:: ENTRIES SHOWN
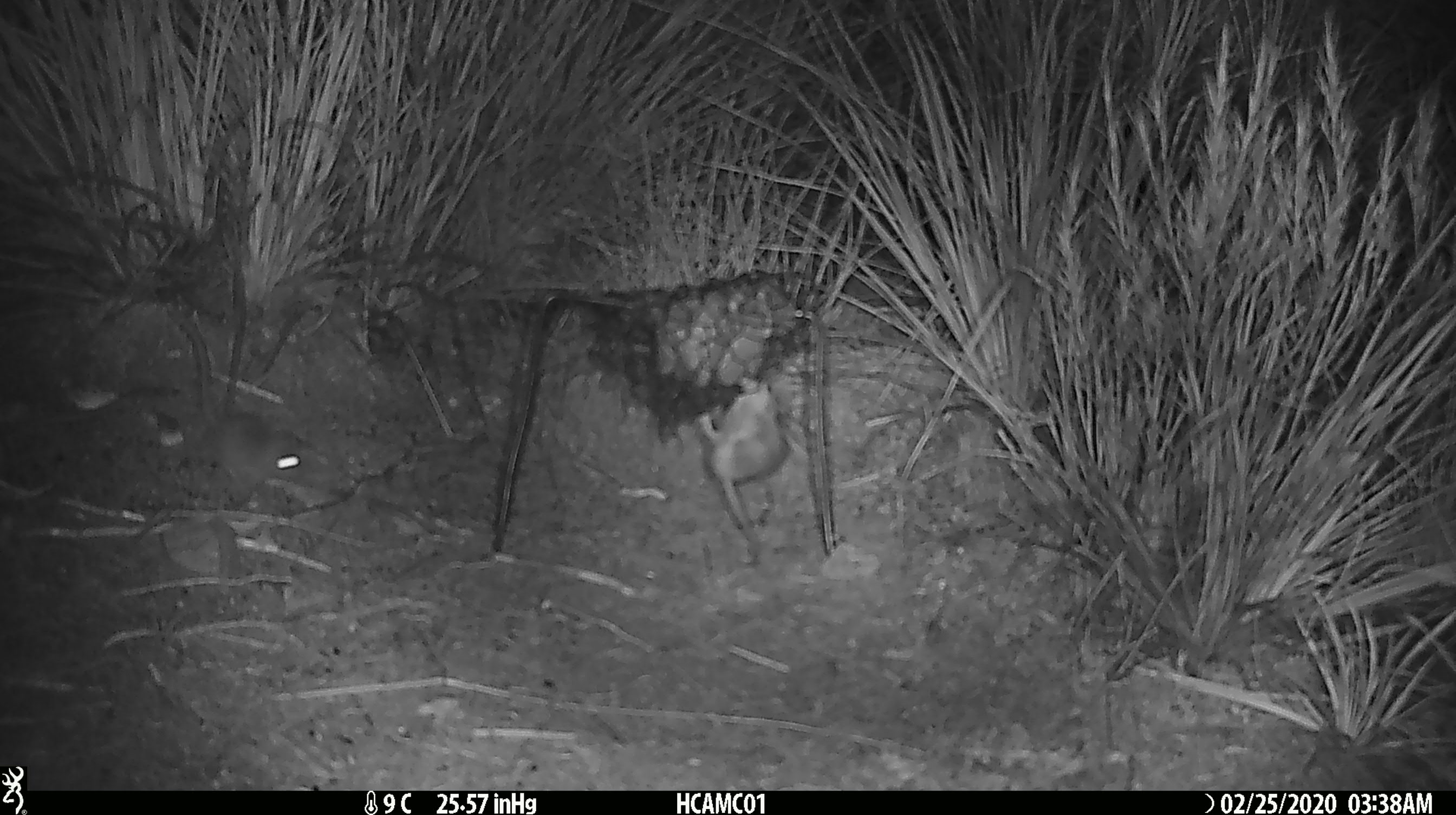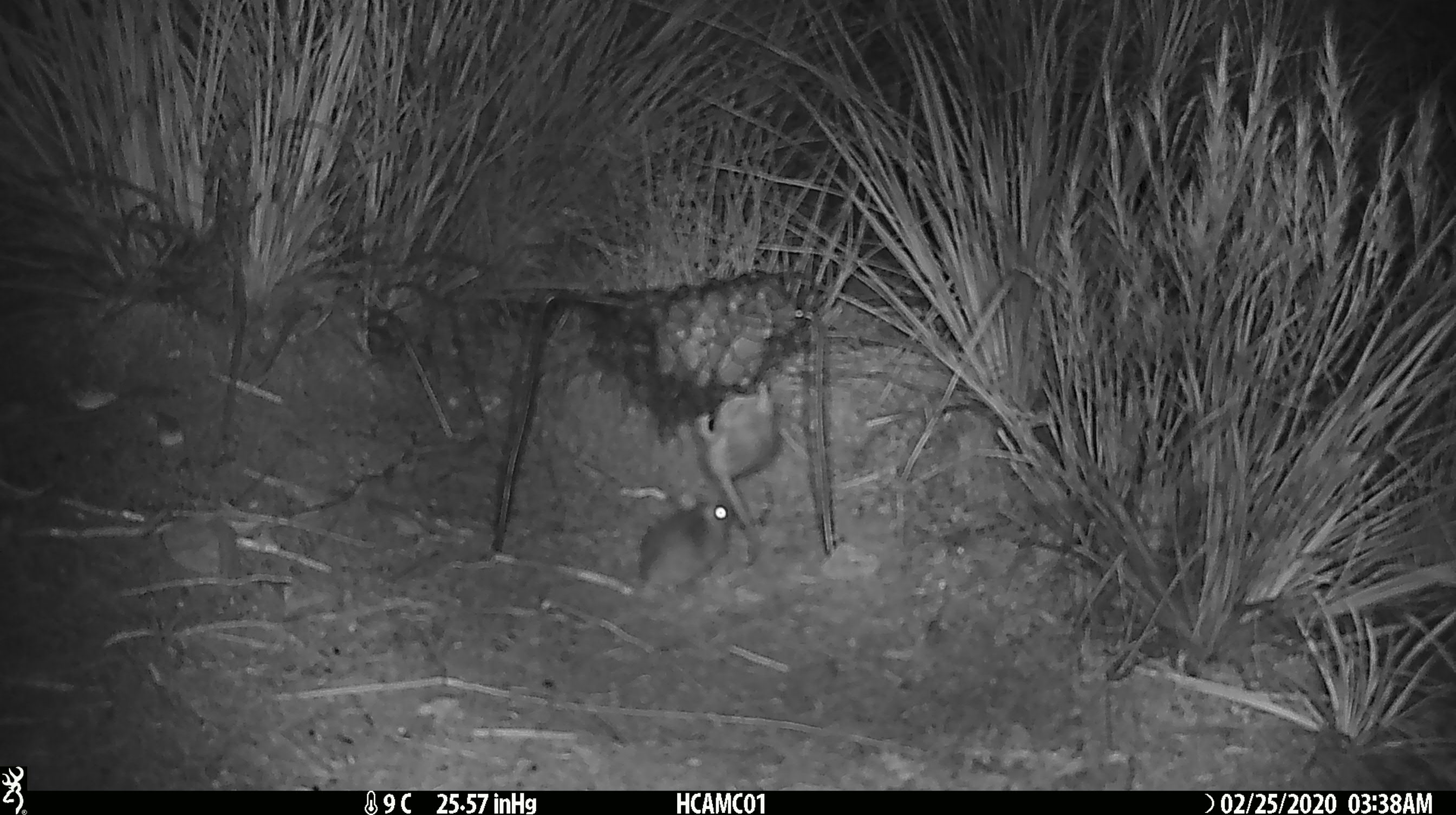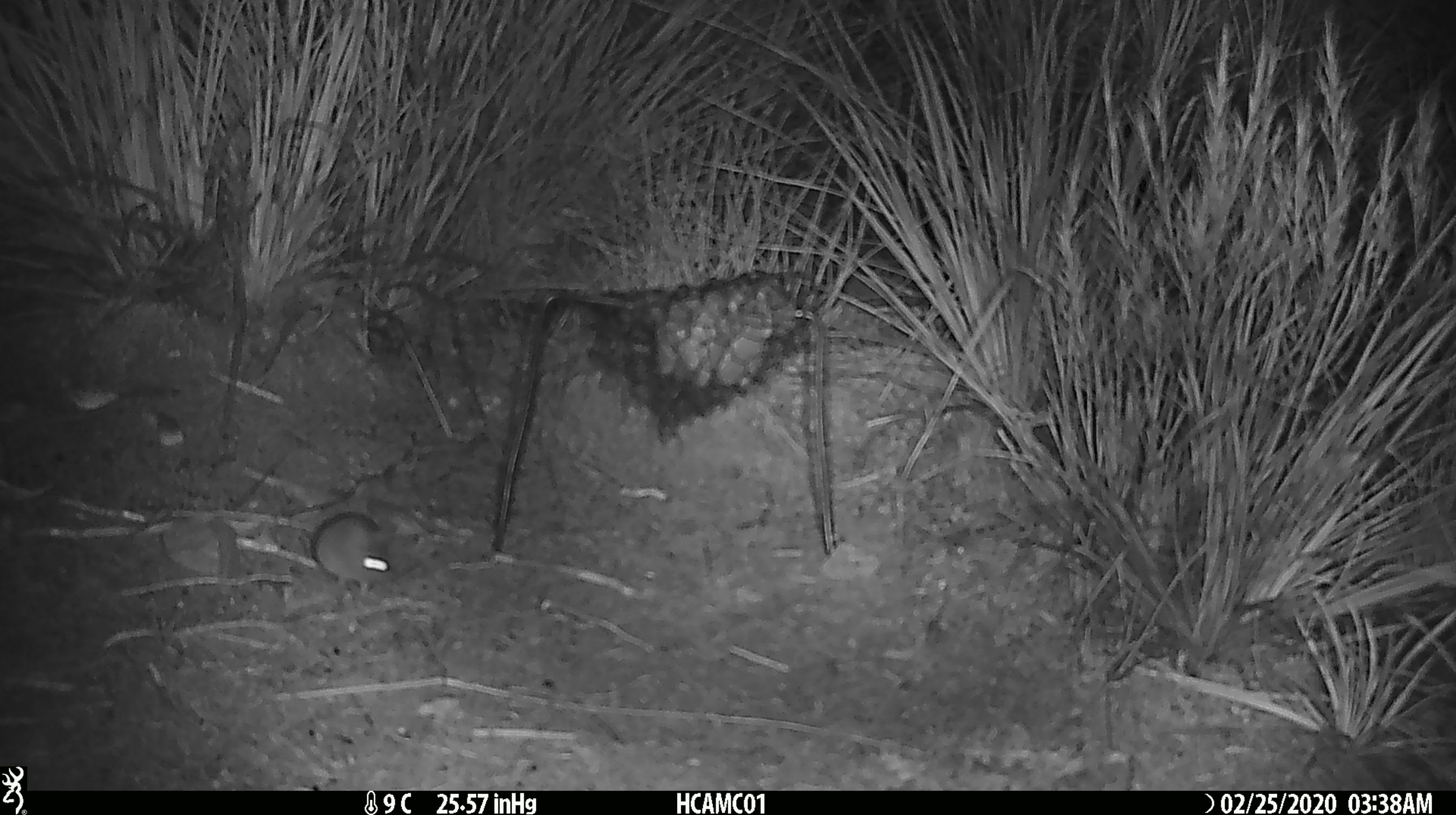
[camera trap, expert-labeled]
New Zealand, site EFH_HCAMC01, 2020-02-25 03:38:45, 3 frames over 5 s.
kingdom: Animalia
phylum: Chordata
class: Mammalia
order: Rodentia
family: Muridae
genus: Mus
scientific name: Mus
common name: mouse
::::
PROBLEM TO WORK ON: What is needed is an exact retyping of every line from the one containing "phylum: Chordata" through the final line of the entries, and only those lines.

FINISHED EXERCISE:
phylum: Chordata
class: Mammalia
order: Rodentia
family: Muridae
genus: Mus
scientific name: Mus
common name: mouse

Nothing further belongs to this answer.